Ainsi, nous ne nous arrêterons pas à la création de “fils uniques numériques” – autrement dit la création de NFT qui n’ont pas d’équivalent physique – et nous ne nous contenterons pas de vendre nos produits actuels par le biais de nouveaux canaux. Bien sûr le métaverse peut amener de nouveaux clients, y compris chez les plus jeunes, mais l’objectif premier est de mieux faire découvrir notre héritage et notre savoir-faire, notamment en invitant à visiter virtuellement nos ateliers de maroquinerie.
En complément, puisque le marché des NFT se base sur la blockchain pour fonctionner, nous pourrons également ancrer nos produits physiques au sein de certificats d’authenticité digitaux qui garantissent à leur propriétaire la pleine possession. Le métaverse permettra de reconnecter le client à l’histoire et au savoir-faire de nos produits.
Le métaverse est souvent déshumanisé dans les messages qui en font la promotion alors que les nouvelles interactions promises vont bien faire appel à l’émotion et au sensoriel. C’est un terme trop générique et nous préférons parler de Web3 autour de trois sujets qui nous animent : la preuve d’authenticité grâce à la blockchain, le marché des NFT et son potentiel de création ainsi que le monde virtuel lié à l’imagerie 3D et la personnalisation d’avatars.
Pouvez-vous nous en dire plus sur votre stratégie concernant les NFT ?
Sur le sujet des NFT, il faut être honnête car tous les acteurs du luxe découvrent le sujet. Mais ces derniers n’y sont pas étrangers car tout ce qui relève du domaine de la création artistique est lié à notre activité, pour la simple raison que les clients du luxe ont toujours fait preuve d’une forte affinité à l’art.
Il y a d’un côté des marques qui reproduisent des versions virtuelles de leurs produits existants. De l’autre, des marques qui créent des collections exclusivement virtuelles et qui peuvent ensuite être reproduites dans le monde physique. Nous commençons déjà à imaginer des défilés dans le métaverse où les utilisateurs peuvent acheter des NFT de produits avant même leur production en magasin.
L’année passée, Dolce & Gabbana, AZ Factory et Givenchy se sont associés au graphiste Chito, Louis Vuitton avec l’artiste Beeple et le nouveau directeur artistique Nigo de Kenzo a décidé d’inscrire les détenteurs d’une des pièces de sa collection physique « Boke Flower » à un tirage au sort afin de remporter des NFT exclusives.

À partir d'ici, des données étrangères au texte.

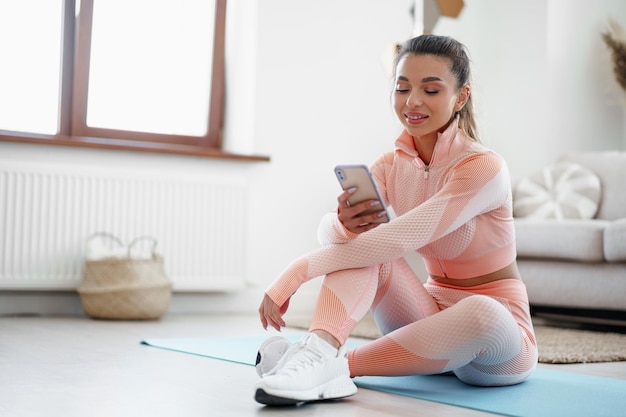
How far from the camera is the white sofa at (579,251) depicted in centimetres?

Nous pouvons citer aussi Hennessy qui a proposé une vente virtuelle et réelle de deux bouteilles de cognac en édition limitée pour un montant de 70,47 Ethereum, soit plus de 200 000 euros. L’intérêt des marques de luxe pour les NFT est de délivrer aux clients une garantie d’authenticité ainsi que l’accès exclusif à des événements en avant-première par exemple.
Pour adapter notre stratégie multicanale à ce secteur en plein boom, nous envisageons d’ailleurs de créer prochainement un poste de “Head of collectible NFTs and metaverse”. Nous aurons l’occasion d’en parler davantage lors du prochain salon Vivatech en juin prochain, où une prise de parole de LVMH est prévue pour faire quelques annonces à ce sujet.